Questi risultati quindi sfidano la teoria del gene "gay". All'inizio della genetica, nel 1993, uno studio su 40 famiglie ha pensato di identificare un singolo gene, Xq28, come definizione dell'orientamento sessuale. Queste nuove opere confutano questa semplicistica spiegazione della sessualità. "Supponi che più sei attratto da qualcuno dello stesso sesso, meno sei attratto dall'altro sesso è una semplificazione eccessiva", hanno commentato i ricercatori.

L'orientamento sessuale ha una componente genetica, ma dipende da una miriade di geni, dicono. "Non esiste un singolo gene gay, ma molti piccoli effetti genetici distribuiti in tutto il genoma", ha detto Ben Neale, membro dell'Harvard Broad Institute e del MIT, che ha partecipato allo studio. "È di fatto impossibile prevedere l'orientamento sessuale di una persona in base al suo genoma", continua.

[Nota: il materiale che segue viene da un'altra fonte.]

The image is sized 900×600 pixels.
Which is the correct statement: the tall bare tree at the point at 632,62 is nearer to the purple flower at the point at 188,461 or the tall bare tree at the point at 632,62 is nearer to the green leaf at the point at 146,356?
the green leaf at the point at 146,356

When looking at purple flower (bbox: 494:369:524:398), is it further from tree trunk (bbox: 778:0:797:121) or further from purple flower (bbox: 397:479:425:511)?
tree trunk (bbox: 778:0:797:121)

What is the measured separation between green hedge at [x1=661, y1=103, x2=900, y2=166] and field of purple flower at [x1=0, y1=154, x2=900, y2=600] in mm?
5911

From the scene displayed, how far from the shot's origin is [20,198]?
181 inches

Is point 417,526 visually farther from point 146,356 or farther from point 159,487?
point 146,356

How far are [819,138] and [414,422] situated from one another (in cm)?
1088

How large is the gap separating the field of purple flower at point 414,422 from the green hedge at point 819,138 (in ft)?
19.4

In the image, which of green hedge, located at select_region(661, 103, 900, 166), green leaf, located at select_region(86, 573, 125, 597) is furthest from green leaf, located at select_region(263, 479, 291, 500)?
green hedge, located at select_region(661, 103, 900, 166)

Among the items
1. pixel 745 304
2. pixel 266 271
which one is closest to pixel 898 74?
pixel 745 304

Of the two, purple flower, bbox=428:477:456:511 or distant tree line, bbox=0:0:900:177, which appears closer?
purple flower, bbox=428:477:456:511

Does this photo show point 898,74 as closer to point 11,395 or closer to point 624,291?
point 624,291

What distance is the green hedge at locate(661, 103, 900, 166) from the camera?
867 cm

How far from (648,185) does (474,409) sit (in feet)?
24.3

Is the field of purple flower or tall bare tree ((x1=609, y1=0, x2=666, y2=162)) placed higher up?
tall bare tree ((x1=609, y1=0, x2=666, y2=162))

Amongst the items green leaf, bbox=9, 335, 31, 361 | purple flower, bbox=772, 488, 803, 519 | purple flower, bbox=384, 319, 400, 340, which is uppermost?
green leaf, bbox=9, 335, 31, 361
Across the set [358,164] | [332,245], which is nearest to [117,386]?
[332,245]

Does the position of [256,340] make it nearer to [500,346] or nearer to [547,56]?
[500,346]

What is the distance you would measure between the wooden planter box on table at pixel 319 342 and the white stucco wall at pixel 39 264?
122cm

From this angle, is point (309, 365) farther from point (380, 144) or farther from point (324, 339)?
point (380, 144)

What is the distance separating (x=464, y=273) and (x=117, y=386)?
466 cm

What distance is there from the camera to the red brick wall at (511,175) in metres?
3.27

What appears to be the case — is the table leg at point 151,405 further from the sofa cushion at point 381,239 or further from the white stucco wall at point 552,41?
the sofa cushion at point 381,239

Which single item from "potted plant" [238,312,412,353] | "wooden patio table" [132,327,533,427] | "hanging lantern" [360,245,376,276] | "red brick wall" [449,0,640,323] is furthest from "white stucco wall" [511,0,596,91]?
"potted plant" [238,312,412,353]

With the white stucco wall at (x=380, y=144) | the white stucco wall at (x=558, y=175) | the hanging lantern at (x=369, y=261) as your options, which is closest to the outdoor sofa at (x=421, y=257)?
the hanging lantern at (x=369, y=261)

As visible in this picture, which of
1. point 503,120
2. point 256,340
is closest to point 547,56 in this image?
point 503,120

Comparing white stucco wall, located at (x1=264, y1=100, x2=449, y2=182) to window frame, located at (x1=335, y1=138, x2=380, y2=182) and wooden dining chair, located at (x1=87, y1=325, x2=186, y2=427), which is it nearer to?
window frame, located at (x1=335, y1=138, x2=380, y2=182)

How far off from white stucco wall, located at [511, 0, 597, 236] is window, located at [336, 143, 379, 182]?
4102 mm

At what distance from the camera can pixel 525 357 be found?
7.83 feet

E ovviamente, oltre al genoma, c'è l'ambiente in cui una persona è cresciuta ed evolve. È come le dimensioni, affermano i ricercatori: la genetica gioca poiché la dimensione di una persona dipende da quella dei suoi genitori. Ma la sua alimentazione durante l'infanzia avrà anche un impatto significativo sul suo numero di cm nell'età adulta. "È un comportamento complesso in cui la genetica gioca un ruolo, ma probabilmente in minoranza. L'effetto dell'ambiente esiste, ma non possiamo misurarlo esattamente", afferma Fah Sathirapongsasuti, scienziato di 23andme.com , un sito di test del DNA che ha presentato i profili genetici dei clienti durante lo studio.

Alcune limitazioni a questo studio

"Per la prima volta, possiamo dire oltre ogni ragionevole dubbio che alcuni geni influenzano la propensione ad avere partner dello stesso sesso", ha detto lo psicologo Michael Bailey della Northwestern University di Evanston, nell'Illinois, a margine di lo studio. Tuttavia, quest'ultimo ha i suoi limiti, avverte. In effetti, questo psicologo avrebbe voluto che la Biobanca britannica chiedesse ai soggetti quale sesso li attraesse di più, e non solo il loro comportamento.

"Non avevano una buona misura dell'orientamento sessuale", concorda William Rice, biologo evoluzionista dell'Università della California a Santa Barbara nell'editoriale che accompagna l'articolo. Secondo lui, una domanda del genere avrebbe tenuto conto di gay e bisessuali che non avrebbero superato il limite. Tuttavia, il ricercatore è lieto di vedere che lo studio attira l'attenzione del grande pubblico. "Gran parte della popolazione non è esclusivamente eterosessuale e le persone vogliono capire chi sono e perché provano ciò che provano", conclude.

Per evitare qualsiasi controversia, Ben Neale e Fah Sathirapongsasuti hanno ricordato, presentando il loro studio in una conferenza stampa, che essi stessi erano gay. Per offendere il minor numero possibile di persone, hanno sintetizzato le loro scoperte sul sito Web geneticosexbehavior.info dopo aver consultato le associazioni LGBT sull'argomento. L'organizzazione americana GLAAD ha salutato questo lavoro dicendo che "essere gay o lesbiche è una parte naturale della vita umana".

In Francia, secondo uno studio dell'OCSE intitolato Il panorama dell'azienda 2019Nell'ultimo decennio l'1,8% della popolazione si è definita lesbica, gay o bisessuale. Nel dettaglio, lo 0,8% degli intervistati afferma di essere omosessuale e l'1% di bisessuale.